## 出題内容 1
発酵食品と麹についての本文に照らして、次の(a)〜(c)の記述が合っているかを「はい」か「いいえ」で判定してください。それぞれ判断の根拠となる本文の語句をそのまま引用してください。
(a) 大寒は二十四節気の最初にあたる。
(b) 和食は2013年12月にユネスコの世界無形遺産に登録された。
(c) 木屋本店は機械を使った製法で麹を造っている。
## 出題内容 2
発酵食品と麹についての本文をもとに、次の問いに答えてください。
(a) 「寒の水」は何を仕込むのに適しているといわれていますか。
(b) 文献によると、平安時代にはすでにどのような状況でしたか。
(c) 麹について話を伺った相手は、木屋本店の何代目の誰ですか。

## 提供された本文
===
二十四節気の最後「大寒」(1月20日~2月3日)は、一年で最も寒い時期。
この時期の水は「寒の水」といい、酒や味噌を仕込むのに適しているといわれています。
2013年12月に「和食」がユネスコの世界無形遺産に登録されました。和食において欠かすことができないのが日本の豊かな「発酵食品」の文化です。
味噌、醤油、酢、みりん、酒、納豆、鰹節…古くから日本人は生活の中に発酵食を取り入れてきました。文献によると、平安時代には既に現在使われている発酵調味料のほとんどが使われています。また、縄文時代の後期には、塩漬けした魚介類で造った調味料が存在していたといわれています。
酵母、麹菌など微生物の働きによって生まれる発酵食品は、免疫力を上げるなど健康面にも良い影響を与えます。風邪が流行する冬の時期から、花粉症が出る早春の時期にかけて、積極的に食事に取り入れたいものです。

山鹿市で約180年の歴史を持つ「麹(こうじ)」

醤油、味噌、酢、日本酒…日本人の生活に欠かせない「麹」のお話

醤油や味噌、酢、さらに日本酒を造るためにも必要な麹(こうじ)。日本人の生活に欠かせない麹とはどのようなものなのでしょうか。熊本県北部にある山鹿市の「木屋本店」9代目・井口裕二氏に伺いました。
山鹿市豊前街道の玄関口(惣門)近くにある「木屋本店」。菊池川の水運を活かし米の集積地として賑わったこの地で、天保年間(1830年)の頃より約180年にわたり、人の手を使った伝統的な製法で麹を造り続けている老舗です。
===
## 提示された行
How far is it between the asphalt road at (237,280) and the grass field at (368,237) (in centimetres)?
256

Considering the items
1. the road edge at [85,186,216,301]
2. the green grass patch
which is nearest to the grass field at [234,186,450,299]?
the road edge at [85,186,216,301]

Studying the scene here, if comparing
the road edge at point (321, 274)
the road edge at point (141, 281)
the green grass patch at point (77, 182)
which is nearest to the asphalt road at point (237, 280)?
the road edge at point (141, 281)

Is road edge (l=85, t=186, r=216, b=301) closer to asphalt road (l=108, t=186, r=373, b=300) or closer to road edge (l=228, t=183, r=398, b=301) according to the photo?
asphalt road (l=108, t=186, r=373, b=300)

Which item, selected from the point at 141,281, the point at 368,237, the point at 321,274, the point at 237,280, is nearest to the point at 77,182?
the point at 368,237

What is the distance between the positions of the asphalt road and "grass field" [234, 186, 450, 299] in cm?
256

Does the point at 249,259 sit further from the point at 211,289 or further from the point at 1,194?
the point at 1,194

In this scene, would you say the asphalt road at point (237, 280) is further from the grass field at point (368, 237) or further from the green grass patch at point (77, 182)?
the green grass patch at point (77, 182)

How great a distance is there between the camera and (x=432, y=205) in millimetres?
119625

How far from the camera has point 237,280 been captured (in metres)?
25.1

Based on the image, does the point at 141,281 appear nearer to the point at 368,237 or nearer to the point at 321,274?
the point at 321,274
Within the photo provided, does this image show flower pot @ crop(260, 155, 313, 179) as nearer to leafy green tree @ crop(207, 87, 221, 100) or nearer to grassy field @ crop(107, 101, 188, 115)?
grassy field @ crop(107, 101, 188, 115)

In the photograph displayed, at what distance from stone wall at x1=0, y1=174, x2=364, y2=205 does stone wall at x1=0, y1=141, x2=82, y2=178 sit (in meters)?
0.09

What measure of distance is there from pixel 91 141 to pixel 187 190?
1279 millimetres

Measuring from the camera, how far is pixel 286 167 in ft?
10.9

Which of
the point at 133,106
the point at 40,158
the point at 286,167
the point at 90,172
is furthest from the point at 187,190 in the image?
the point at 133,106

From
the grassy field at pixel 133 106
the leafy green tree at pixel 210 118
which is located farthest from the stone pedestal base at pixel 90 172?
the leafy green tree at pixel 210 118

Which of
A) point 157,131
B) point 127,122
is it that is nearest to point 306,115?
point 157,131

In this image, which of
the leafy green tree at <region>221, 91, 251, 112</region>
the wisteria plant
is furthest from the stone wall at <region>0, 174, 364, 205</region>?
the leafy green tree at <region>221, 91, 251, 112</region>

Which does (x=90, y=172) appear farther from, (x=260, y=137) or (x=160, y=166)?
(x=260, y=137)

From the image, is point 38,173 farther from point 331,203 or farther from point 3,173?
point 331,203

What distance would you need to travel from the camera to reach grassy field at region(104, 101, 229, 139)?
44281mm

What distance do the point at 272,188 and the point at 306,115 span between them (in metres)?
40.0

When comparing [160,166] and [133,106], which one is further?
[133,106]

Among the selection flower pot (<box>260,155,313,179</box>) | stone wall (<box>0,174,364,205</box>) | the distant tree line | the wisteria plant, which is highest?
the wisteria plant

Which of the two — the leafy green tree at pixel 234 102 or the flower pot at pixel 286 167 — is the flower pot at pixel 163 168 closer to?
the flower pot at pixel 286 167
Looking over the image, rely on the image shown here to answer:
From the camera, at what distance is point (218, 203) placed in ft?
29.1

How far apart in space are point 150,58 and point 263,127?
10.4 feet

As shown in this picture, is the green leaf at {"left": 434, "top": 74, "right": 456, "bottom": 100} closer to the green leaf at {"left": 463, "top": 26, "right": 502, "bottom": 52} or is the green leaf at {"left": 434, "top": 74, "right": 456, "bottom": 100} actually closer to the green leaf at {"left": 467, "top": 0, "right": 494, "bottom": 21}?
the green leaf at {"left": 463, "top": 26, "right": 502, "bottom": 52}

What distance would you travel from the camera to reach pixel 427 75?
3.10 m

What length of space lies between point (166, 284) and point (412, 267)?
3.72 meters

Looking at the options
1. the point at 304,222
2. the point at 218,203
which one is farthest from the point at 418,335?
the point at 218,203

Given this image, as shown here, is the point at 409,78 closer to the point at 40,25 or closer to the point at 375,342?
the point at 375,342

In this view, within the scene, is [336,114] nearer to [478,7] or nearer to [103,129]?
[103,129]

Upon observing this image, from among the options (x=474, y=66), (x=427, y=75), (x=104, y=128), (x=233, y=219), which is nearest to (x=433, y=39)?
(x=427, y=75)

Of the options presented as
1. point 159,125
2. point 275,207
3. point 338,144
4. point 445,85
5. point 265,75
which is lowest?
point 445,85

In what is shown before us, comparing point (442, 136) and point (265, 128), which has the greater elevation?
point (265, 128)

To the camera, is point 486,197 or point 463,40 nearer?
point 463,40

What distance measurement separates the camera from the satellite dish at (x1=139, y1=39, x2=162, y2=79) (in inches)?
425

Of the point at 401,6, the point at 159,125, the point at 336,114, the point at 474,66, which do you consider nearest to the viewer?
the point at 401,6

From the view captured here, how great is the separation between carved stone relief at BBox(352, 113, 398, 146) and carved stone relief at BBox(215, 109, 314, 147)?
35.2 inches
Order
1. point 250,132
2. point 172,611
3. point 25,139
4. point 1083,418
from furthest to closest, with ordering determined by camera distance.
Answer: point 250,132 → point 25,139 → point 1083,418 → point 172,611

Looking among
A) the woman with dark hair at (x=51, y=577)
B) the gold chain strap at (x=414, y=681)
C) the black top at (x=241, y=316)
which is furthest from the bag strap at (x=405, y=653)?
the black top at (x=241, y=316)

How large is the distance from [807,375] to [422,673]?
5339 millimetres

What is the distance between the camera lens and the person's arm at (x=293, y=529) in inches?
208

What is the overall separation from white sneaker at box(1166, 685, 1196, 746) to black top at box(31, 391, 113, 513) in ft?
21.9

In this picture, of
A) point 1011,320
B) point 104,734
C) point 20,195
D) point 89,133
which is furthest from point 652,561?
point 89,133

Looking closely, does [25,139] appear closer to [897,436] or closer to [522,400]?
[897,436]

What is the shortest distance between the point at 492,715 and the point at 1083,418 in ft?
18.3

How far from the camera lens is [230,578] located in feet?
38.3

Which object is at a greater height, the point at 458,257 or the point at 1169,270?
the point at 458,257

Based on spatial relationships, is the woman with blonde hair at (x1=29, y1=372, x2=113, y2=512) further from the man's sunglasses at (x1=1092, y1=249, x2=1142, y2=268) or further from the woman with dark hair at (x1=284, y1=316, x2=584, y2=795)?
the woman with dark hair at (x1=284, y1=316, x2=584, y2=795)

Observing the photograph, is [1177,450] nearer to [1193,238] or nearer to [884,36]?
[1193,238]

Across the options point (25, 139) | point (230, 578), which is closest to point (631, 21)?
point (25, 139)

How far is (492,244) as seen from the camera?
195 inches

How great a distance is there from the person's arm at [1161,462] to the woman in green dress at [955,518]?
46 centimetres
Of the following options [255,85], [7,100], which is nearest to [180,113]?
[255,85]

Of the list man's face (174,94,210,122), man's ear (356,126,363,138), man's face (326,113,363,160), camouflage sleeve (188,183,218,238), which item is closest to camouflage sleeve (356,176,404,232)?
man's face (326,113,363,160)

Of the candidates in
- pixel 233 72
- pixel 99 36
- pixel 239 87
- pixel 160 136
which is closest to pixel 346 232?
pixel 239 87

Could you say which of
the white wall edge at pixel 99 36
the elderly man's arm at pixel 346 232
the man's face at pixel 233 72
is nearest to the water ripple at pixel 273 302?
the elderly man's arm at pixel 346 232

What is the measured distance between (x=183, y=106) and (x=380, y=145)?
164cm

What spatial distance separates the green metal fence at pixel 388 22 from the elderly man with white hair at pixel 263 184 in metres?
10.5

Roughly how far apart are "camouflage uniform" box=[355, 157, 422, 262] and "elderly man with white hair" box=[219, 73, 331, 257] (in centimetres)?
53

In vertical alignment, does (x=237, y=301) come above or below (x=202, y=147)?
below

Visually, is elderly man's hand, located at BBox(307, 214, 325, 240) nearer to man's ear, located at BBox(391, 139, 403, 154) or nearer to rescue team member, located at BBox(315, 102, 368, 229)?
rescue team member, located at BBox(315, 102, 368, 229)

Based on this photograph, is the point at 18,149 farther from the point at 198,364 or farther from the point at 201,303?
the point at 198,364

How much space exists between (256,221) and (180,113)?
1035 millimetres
===
## 完全な解答 1
(a) いいえ。「二十四節気の最後「大寒」」
(b) はい。「2013年12月に「和食」がユネスコの世界無形遺産に登録されました。」
(c) いいえ。「人の手を使った伝統的な製法で麹を造り続けている」

## 完全な解答 2
(a) 酒や味噌です。
(b) 現在使われている発酵調味料のほとんどが、すでに使われていました。
(c) 9代目の井口裕二氏です。